Tests were done using a block size of 128. cudaTimer was used to measure the number of elapsed milliseconds to compute each frame. The average time for 1000 frames was recorded. Command line arguments were added in the profiling branch to make it easier to run the program and vary boid count.
We can see that using uniform grids greatly improves performance and that adding coherence is even more performant. This makes sense because the uniform grid significantly reduces the number of boids that need to be checked against, and adding coherence makes memory access much faster. It's interesting to note, however, that the graphs of all three methods appear to be piecewise functions. They will increase exponentially at one rate (note the log scale) and then suddenly jump and increase at a different rate. Below is a graph with fine resolution exploring this phenomenon more deeply.
Note the large jumps at about (5300, 5500), (16400, 16500), (31200, 31300), and (43600, 43700). I think that this may be happening because in some situations, the number of boids does not map well to the underlying architecture and memory access becomes less efficient.
Tests were done using 5000 boids. cudaTimer was used to measure the number of elapsed milliseconds to compute each frame. The average time for 1000 frames was recorded.
Note that the above graph shows the relative number of milliseconds per frame, that is, the ratio of elapsed time to the lowest elapsed time for that method. This is done in an effort the normalize the results to better compare how each method is affected by block size. They all show significant slowdowns beginning at a block size of 32 or less. This may be happening because at 32 or fewer threads per block, there is only one warp (group of 32 threads) in a block. These smaller blocks mean that we need a larger number of blocks. With every warp in its own block, we lose the performance benefits of shared memory within a block and instead need to allocate memory for each of our very many blocks.

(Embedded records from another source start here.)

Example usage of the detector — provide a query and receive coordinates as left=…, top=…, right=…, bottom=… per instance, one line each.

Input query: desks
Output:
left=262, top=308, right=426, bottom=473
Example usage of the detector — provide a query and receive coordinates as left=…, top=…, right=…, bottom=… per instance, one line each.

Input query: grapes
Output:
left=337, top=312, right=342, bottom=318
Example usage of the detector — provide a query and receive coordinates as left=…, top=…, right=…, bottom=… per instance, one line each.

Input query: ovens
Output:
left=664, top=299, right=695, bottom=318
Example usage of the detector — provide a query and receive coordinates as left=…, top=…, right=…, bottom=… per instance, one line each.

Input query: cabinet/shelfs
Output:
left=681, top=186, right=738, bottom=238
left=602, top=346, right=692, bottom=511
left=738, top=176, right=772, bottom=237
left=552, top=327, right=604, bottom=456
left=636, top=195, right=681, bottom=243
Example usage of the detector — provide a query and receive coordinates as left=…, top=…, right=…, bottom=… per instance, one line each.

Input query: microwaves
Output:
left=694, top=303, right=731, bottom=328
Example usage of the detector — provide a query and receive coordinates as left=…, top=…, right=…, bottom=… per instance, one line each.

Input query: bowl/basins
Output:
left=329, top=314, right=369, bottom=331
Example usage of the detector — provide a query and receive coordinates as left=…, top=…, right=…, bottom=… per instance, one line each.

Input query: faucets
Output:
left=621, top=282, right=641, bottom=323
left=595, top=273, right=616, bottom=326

Its worth noting that the coherent uniform grid saw these performance hits at a block size of 32 while the other methods were only impacted at 16. This may be because the coherent grid benefits more from shared memory access.

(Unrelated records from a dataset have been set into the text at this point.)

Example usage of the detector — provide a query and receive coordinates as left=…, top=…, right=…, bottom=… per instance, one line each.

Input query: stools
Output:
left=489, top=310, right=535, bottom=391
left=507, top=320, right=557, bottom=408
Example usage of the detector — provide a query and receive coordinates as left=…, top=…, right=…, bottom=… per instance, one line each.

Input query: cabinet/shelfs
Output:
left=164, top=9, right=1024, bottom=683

All methods also show slightly decreased performance as we increase the block size from 128 towards 1024 (max). Because the GPU I tested can have a maximum of 2048 active threads, this means that as we increase the block size, the number of blocks we can have decreases. At a size of 1024, there can only be two blocks. Threads in a block are organized in warps (groups of 32 threads) and only one warp can execute at a time. Therefore it seems that in an attempt to allow more threads to share the same memory by increasing block size, we've made the execution of the threads slightly more synchronous.